I'm playing around one C project. It is located on FreeBSD machine (it looks like Raspberry PI2, not sure)
The problem is I want to run project in Valgrind to find memory leakage. When I try to install Valgrind through ports, I get next error:
root@raspberry-2-55:/usr/ports/devel/valgrind # make
===> valgrind-3.10.1.20160113,1 is only for i386 amd64, while you are running
armv6.
*** Error code 1
Stop.
make: stopped in /usr/ports/devel/valgrind
Please help to run valgrind on this platform.
Upvotes: 3
Views: 1342
Reputation: 6936
Valgrind on FreeBSD now supports aarch64. Still not yet 32bit arm.
For reference, this took about a month spent working fairly hard in my spare time.
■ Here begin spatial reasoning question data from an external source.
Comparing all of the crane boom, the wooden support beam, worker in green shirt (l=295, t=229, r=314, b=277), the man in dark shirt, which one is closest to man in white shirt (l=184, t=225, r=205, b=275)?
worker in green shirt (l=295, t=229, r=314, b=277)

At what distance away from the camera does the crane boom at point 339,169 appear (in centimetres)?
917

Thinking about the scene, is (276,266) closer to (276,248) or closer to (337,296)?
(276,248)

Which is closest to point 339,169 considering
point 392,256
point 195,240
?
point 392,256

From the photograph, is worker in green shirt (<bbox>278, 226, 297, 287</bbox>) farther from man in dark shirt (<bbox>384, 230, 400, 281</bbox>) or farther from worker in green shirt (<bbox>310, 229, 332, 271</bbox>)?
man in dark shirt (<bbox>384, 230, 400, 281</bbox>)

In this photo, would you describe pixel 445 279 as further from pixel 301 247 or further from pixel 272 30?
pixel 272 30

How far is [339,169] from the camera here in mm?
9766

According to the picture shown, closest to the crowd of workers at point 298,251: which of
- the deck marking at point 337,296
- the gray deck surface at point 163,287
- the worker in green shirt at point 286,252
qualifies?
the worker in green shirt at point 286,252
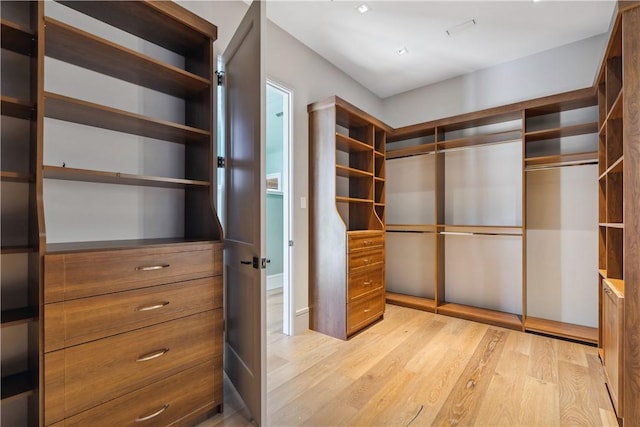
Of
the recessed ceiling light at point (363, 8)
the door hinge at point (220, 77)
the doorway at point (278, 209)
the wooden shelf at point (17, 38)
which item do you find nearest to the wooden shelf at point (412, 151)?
the doorway at point (278, 209)

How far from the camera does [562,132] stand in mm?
2785

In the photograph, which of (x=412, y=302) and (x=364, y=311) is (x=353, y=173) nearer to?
(x=364, y=311)

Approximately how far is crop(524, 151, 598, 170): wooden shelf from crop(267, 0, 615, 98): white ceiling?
116 cm

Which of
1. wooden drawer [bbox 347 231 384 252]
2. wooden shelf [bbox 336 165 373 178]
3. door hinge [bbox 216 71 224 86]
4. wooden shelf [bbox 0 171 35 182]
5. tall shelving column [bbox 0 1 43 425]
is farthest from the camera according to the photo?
wooden shelf [bbox 336 165 373 178]

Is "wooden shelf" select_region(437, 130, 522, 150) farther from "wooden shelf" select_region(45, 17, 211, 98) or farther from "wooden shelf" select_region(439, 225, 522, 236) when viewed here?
"wooden shelf" select_region(45, 17, 211, 98)

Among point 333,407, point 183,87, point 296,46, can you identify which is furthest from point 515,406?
point 296,46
I expect that porting to 32bit arm would be even quicker since the aarch64 and arm code is generally quite similar.
Upvotes: 0
Reputation: 43533
The combination ARM6/FreeBSD is not supported.
Valgrind fully supports FreeBSD i386 and amd64. You can find information on the ports here FreeBSD stable port and here FreeBSD development port.
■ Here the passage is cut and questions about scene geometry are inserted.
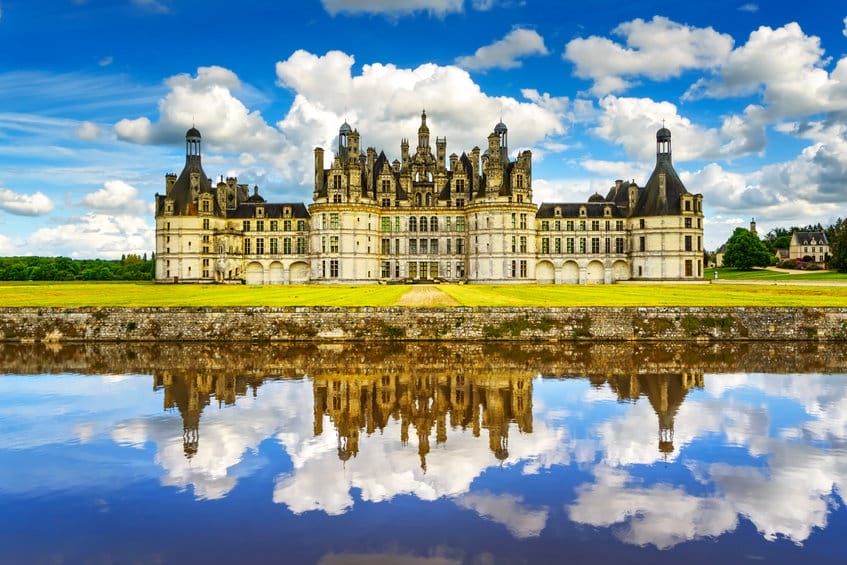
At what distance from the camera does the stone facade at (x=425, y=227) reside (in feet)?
229

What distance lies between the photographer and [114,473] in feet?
38.9

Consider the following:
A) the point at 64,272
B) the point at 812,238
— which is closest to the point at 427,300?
the point at 64,272

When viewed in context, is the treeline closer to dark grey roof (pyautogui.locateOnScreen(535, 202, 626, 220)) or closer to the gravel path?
dark grey roof (pyautogui.locateOnScreen(535, 202, 626, 220))

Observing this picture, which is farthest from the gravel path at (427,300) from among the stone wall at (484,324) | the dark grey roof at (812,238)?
the dark grey roof at (812,238)

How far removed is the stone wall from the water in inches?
312

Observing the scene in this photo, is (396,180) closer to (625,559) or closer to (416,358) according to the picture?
(416,358)

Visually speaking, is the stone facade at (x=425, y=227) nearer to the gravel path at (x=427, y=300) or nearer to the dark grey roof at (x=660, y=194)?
the dark grey roof at (x=660, y=194)

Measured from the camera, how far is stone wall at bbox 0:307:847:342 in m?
30.1

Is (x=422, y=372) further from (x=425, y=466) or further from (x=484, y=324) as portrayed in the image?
(x=425, y=466)

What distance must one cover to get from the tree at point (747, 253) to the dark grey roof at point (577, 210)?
Answer: 126 feet

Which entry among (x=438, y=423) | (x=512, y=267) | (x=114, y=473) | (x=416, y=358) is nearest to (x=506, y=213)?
(x=512, y=267)

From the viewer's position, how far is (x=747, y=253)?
10175cm

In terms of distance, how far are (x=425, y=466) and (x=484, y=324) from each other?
18.3 meters

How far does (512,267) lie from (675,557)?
6201 cm
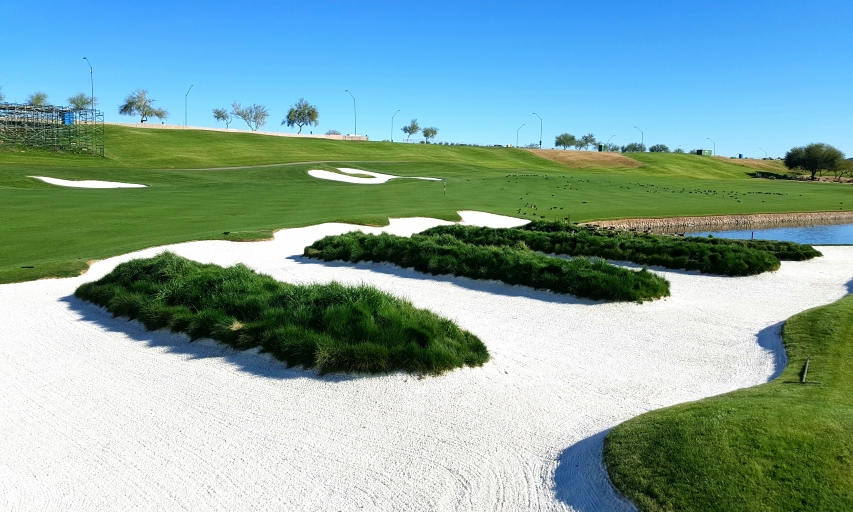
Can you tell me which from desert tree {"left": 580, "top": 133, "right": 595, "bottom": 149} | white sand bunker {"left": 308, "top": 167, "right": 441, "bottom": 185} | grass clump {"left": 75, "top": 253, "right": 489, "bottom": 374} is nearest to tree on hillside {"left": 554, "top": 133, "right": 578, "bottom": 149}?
desert tree {"left": 580, "top": 133, "right": 595, "bottom": 149}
At a guess, Valgrind support for ARM won't be implemented until and if ARM becomes a Tier 1 platform or until someone steps forward to do the porting.
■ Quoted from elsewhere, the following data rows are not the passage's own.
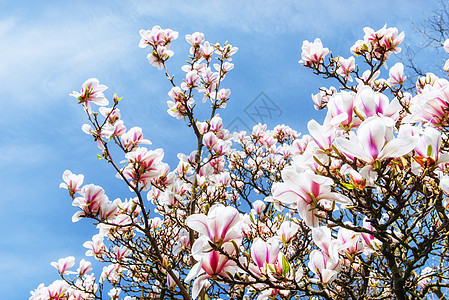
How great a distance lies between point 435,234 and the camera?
53.2 inches

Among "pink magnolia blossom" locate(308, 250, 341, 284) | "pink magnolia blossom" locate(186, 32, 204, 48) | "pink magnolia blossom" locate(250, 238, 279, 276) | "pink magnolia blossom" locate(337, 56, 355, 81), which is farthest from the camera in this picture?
"pink magnolia blossom" locate(186, 32, 204, 48)

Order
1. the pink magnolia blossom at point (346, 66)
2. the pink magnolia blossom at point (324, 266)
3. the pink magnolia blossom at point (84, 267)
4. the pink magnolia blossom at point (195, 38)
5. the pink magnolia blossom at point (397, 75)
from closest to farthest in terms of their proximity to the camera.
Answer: the pink magnolia blossom at point (324, 266)
the pink magnolia blossom at point (397, 75)
the pink magnolia blossom at point (346, 66)
the pink magnolia blossom at point (84, 267)
the pink magnolia blossom at point (195, 38)

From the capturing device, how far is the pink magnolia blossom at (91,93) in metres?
2.39

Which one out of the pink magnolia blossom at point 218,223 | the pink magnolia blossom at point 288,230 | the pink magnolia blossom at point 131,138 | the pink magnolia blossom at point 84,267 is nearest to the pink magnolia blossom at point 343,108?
the pink magnolia blossom at point 218,223

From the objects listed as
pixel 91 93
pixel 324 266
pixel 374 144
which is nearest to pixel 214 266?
pixel 324 266

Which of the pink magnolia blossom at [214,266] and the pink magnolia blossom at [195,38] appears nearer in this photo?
the pink magnolia blossom at [214,266]

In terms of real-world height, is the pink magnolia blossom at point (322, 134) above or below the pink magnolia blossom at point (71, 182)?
below

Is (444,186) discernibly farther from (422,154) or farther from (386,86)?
(386,86)

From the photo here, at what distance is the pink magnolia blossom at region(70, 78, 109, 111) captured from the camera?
7.85 ft

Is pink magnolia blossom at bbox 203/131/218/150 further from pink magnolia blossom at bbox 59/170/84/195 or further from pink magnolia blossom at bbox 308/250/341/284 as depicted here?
pink magnolia blossom at bbox 308/250/341/284

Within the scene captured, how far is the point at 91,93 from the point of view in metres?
2.43

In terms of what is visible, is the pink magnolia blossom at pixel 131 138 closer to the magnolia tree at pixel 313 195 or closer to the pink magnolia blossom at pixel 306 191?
the magnolia tree at pixel 313 195

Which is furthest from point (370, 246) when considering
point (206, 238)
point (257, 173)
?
point (257, 173)

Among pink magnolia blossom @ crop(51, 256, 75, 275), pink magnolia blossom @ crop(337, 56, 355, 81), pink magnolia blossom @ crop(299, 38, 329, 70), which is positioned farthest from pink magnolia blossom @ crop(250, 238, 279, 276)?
pink magnolia blossom @ crop(51, 256, 75, 275)
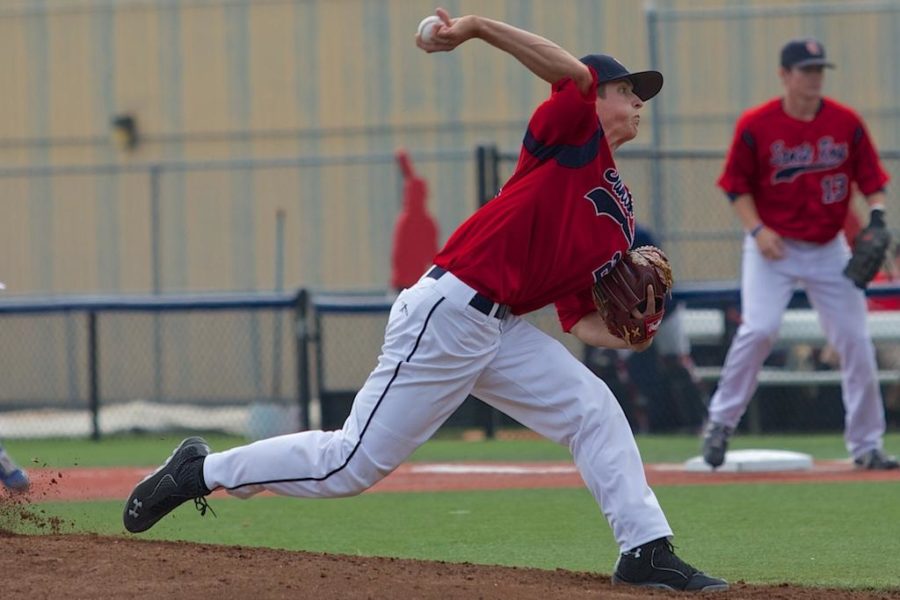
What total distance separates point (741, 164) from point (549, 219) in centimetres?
447

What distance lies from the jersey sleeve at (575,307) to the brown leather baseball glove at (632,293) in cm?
11

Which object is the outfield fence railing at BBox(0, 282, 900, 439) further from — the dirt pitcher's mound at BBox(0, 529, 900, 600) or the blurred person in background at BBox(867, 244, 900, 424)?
the dirt pitcher's mound at BBox(0, 529, 900, 600)

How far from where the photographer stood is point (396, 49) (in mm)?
18109

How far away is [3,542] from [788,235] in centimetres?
541

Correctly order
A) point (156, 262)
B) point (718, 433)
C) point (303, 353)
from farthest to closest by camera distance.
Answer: point (156, 262)
point (303, 353)
point (718, 433)

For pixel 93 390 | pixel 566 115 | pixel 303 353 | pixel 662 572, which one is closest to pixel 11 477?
pixel 662 572

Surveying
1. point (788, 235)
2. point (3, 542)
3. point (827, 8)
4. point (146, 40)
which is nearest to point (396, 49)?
point (146, 40)

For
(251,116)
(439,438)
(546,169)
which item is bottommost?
(439,438)

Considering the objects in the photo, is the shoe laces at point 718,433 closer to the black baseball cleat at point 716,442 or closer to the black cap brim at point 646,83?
the black baseball cleat at point 716,442

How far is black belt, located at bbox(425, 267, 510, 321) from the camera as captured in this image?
547 centimetres

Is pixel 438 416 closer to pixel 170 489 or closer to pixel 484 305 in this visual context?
pixel 484 305

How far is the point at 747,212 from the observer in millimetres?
9602

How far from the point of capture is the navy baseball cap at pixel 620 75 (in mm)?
5652

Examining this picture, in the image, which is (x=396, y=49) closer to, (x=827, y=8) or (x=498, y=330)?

See also the Valgrind team's statement on porting:
Maintaining each port takes a lot of effort, more so than for most other programs. Valgrind is fragile due to the low-level nature of what it does. Also, each platform port has CPU-specific code, OS-specific code and platform-specific code, and testing all the combinations is difficult.
Update:
On FreeBSD you can use the very powerful dtrace
tool for performance monitoring and debugging. It does have a steep learning curve, though.
My favorite debugging tool is still placing printf()
in strategic locations. Say you suspect your program crashes in a large block of code. Place a printf
in the middle, recompile and re-run. If you see the output, the error came after the printf
. If you don't it was before the printf
. You have now halved the size of the block containing the error. Now add another printf
in the middle of the remaining suspicious code and repeat. This technique is called bisection. You can also use it to monitor the value of a variable.
I would suggest to wrap the debugging printf
in a macro ([1], [2]), so you can leave them in the code but you can disable them for a release build.